Goal of the exercise =
Update the material from the line containing "Among items" through the end of the material, inclusive: replace "aluminum handrail" with "metal railing" and leave everything else unchanged. Give only those lines.

Data to process =
######

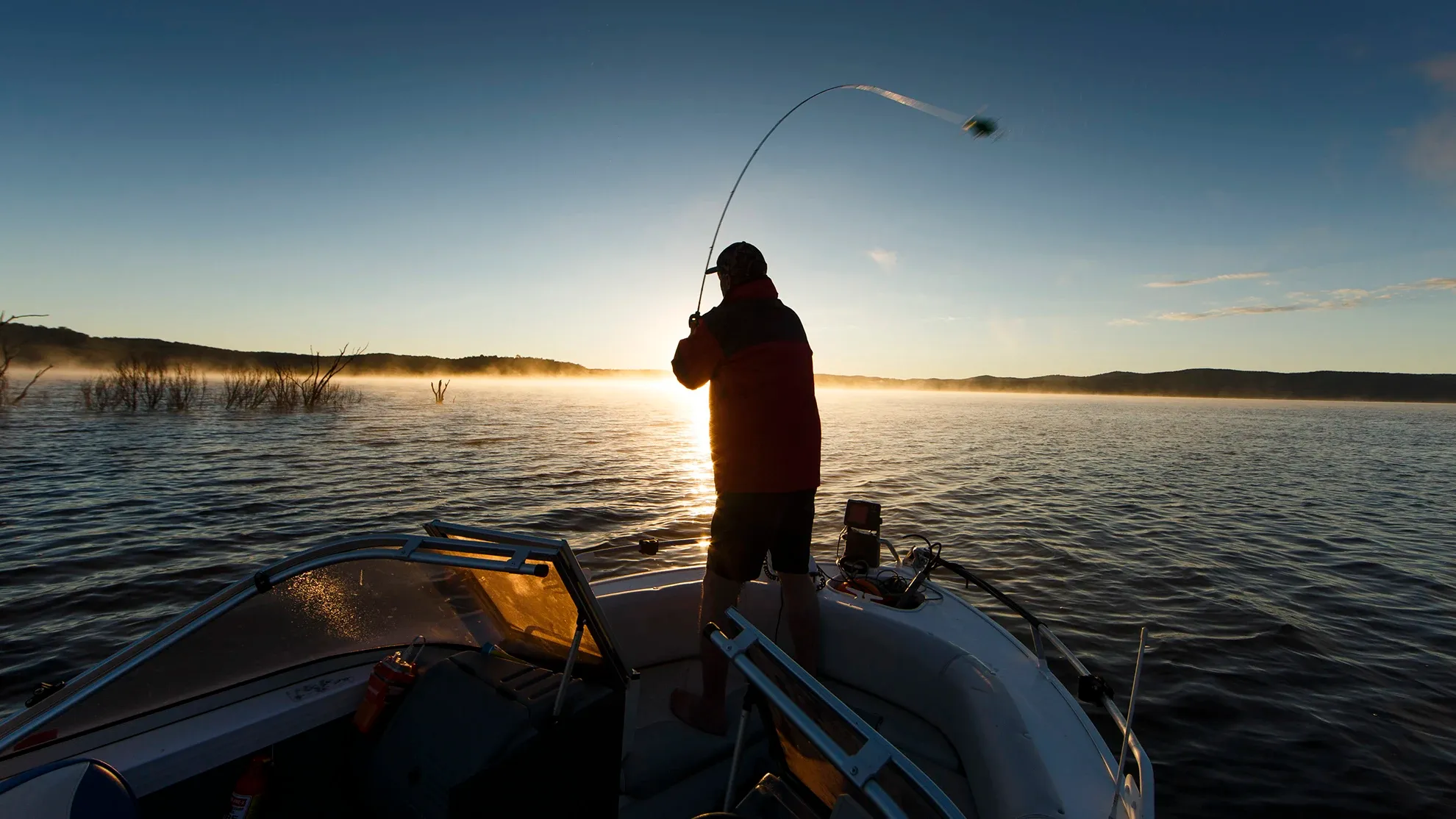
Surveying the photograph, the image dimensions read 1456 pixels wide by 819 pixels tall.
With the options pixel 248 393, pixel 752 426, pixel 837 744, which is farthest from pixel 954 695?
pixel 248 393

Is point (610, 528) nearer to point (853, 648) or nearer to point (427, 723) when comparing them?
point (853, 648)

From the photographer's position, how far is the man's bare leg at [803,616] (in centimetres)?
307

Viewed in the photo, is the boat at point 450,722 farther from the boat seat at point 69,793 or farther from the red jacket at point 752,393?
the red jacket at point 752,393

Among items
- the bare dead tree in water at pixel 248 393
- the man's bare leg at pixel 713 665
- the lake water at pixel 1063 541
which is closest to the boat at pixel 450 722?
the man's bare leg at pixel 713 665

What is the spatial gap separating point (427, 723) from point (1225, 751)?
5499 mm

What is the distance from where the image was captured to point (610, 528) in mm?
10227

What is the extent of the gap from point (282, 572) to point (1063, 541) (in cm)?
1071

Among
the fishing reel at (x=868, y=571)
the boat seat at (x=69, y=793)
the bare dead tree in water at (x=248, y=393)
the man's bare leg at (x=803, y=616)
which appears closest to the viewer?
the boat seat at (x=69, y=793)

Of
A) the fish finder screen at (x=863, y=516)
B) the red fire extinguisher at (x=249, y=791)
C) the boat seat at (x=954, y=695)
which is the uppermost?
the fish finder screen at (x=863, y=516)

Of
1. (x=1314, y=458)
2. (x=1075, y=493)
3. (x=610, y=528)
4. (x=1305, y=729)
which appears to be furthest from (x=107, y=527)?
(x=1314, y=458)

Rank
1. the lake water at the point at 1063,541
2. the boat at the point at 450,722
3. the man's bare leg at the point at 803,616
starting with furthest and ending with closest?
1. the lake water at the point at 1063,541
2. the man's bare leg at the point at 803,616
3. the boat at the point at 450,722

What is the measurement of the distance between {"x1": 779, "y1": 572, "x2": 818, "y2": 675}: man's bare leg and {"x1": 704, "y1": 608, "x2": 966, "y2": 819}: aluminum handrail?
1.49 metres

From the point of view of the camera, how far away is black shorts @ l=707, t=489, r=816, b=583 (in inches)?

######

Expected answer =
Among items
- the bare dead tree in water at pixel 248 393
- the man's bare leg at pixel 713 665
- the lake water at pixel 1063 541
which is closest to the boat at pixel 450 722?
the man's bare leg at pixel 713 665

What is the spatial gap separating point (427, 723) from point (1225, 751)?
5499 mm

What is the distance from where the image was captured to point (610, 528) in mm?
10227

What is the extent of the gap from point (282, 572) to point (1063, 541) (in cm)?
1071

Among
the fishing reel at (x=868, y=571)
the boat seat at (x=69, y=793)
the bare dead tree in water at (x=248, y=393)
the man's bare leg at (x=803, y=616)
which appears closest to the viewer?
the boat seat at (x=69, y=793)

Of
A) the fish finder screen at (x=863, y=516)
B) the red fire extinguisher at (x=249, y=791)
C) the boat seat at (x=954, y=695)
which is the uppermost?
the fish finder screen at (x=863, y=516)

Of
1. (x=1314, y=458)
2. (x=1075, y=493)
3. (x=610, y=528)
4. (x=1305, y=729)
which appears to be furthest from (x=107, y=527)?
(x=1314, y=458)

Rank
1. the lake water at the point at 1063,541
2. the boat at the point at 450,722
3. the man's bare leg at the point at 803,616
starting with furthest and ending with closest?
1. the lake water at the point at 1063,541
2. the man's bare leg at the point at 803,616
3. the boat at the point at 450,722

What is the measurement of the distance between {"x1": 779, "y1": 572, "x2": 818, "y2": 675}: man's bare leg and {"x1": 704, "y1": 608, "x2": 966, "y2": 819}: metal railing?
1.49 metres

From the point of view of the camera, how far away is black shorts @ l=707, t=489, r=816, b=583 (in inches)?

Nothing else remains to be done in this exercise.